Jane Peterson

American, 1876 - 1965

Overview

Jane Peterson was born in Elgin, Illinois on November 28, 1876. At the age of nineteen, she arrived in New York with more courage than pennies in her pocket to study at Brooklyn’s Pratt Institute and subsequently at the Art Students League of New York. Before she was thirty, she found the backing to make the all-important trip to Paris where the art scene offered dazzling samples of the movements then in vogue: Impressionism, Fauvism, Expressionism, and the advent of Cubism. Her eyes were opened wide by the daring compositions issuing from the studios of Picasso, Matisse, Leger, Braque, and Cezanne - an experience she later admitted was a bit overwhelming for a newcomer to the big stage of art.

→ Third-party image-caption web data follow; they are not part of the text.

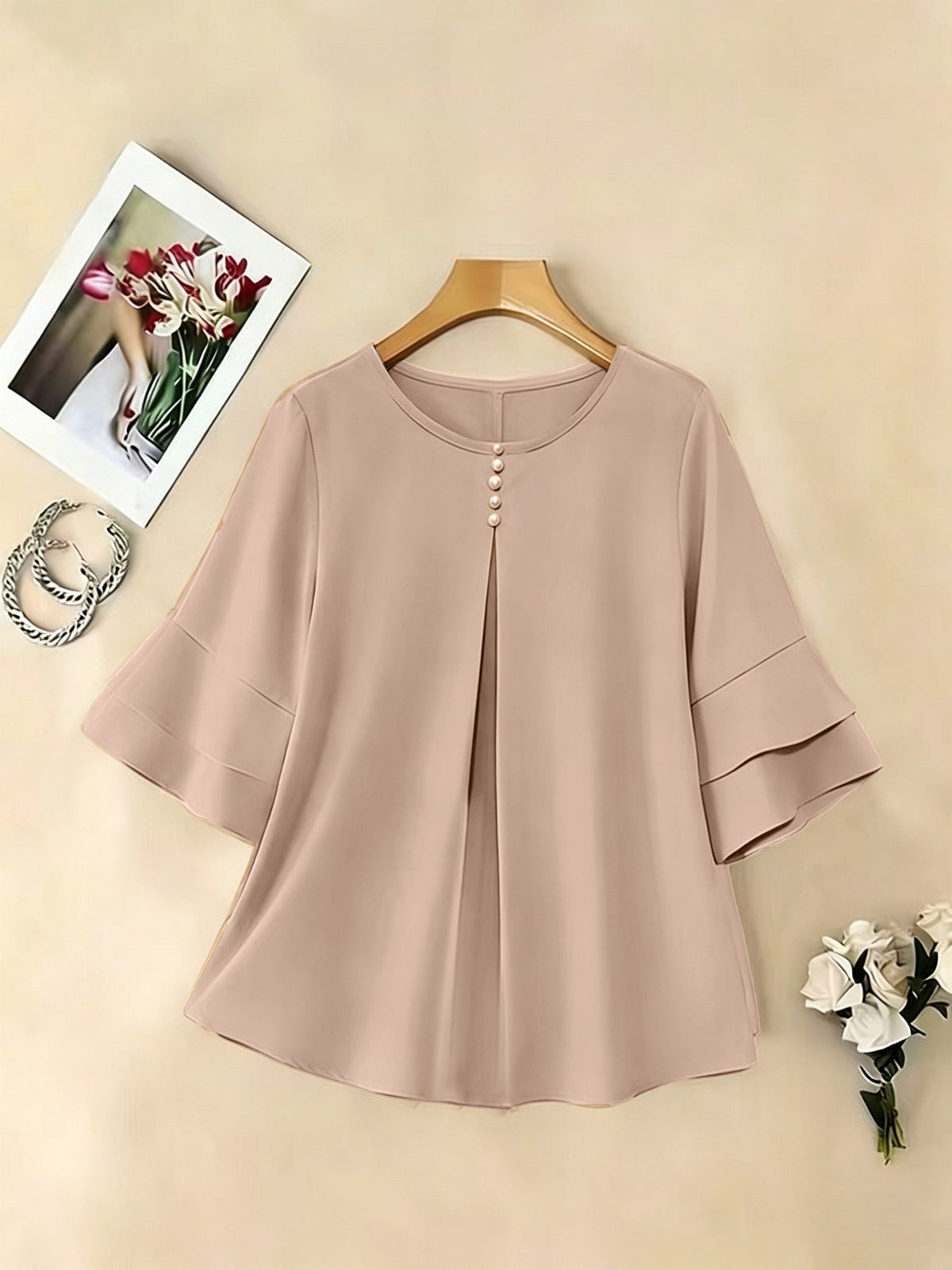 Women's Pleated Flared-Sleeve Blouse | Blouses for Work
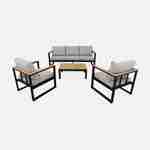 Conjunto de muebles de jardín de aluminio y eucalipto de 5 plazas - NAZCA - Estructura antracita, cojines gris claro Photo4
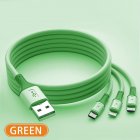 Durable No Cracking TPE 3-in-1 Fast Charging Data Cable Pure Copper Core Good Elasticity Compatible For Iphone Android Type-c green_0.5 meters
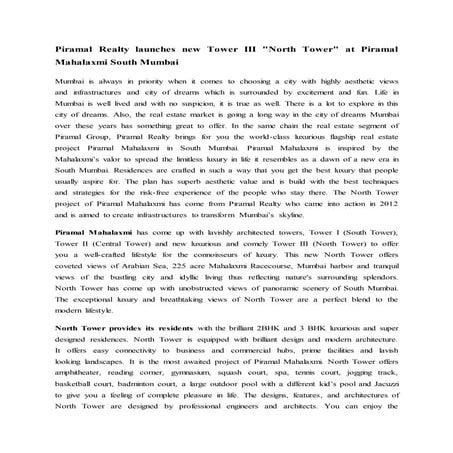 Piramal realty launches new tower iii north tower at piramal mahalaxmi south ...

Without doubt she gained from the exposure, all the while careful not to abandon what she felt was foremost to her own aesthetic vision. Refinement and a harmonious balance between shape and color were solid components of her style, one, nonetheless, that was fluid enough to allow an intelligent acceptance of the varied painting techniques she felt would expand her art. At one point in her artistic career she was linked with Maurice Prendergast. Prendergast and Peterson did share an attraction to outdoor scenes, an unerring sense of decorative design and a graphic use of color as linear pattern. Yet Peterson shied away from any ambiguous placement of forms or eccentric compositional structures, steering her own individual course between innovation and elegance.

Peterson traveled abroad extensively, exhibited often and married the wealthy American lawyer M. Barnard Philip who provided his artist-wife with a studio on the top floor of their home at 1007 Fifth Avenue, opposite the Metropolitan Museum of Art. The four years of their marriage (1925-1929) is the only period during which Peterson did not travel. Instead, her work was dominated by what she termed her “flower portraits,” bold and expressive still lifes that incorporated richly colored backgrounds. The decades of the thirties and forties, following Philip’s death, Peterson spent winters on the French Riviera or in Palm Beach, Florida, while summers most often found her at her estate in Ipswich, Massachusetts.

In 1938, Peterson was named the “most outstanding individual of the year” by the American Historical Society for her artistic achievement. She was a member of the National Academy of Design, the American Water Color Society, the National Association of Women Painters and Sculptors, and the Allied Artists of America. She was also a trustee of the Metropolitan Museum of Art. Peterson died on August 14, 1965 in Kansas City, Missouri.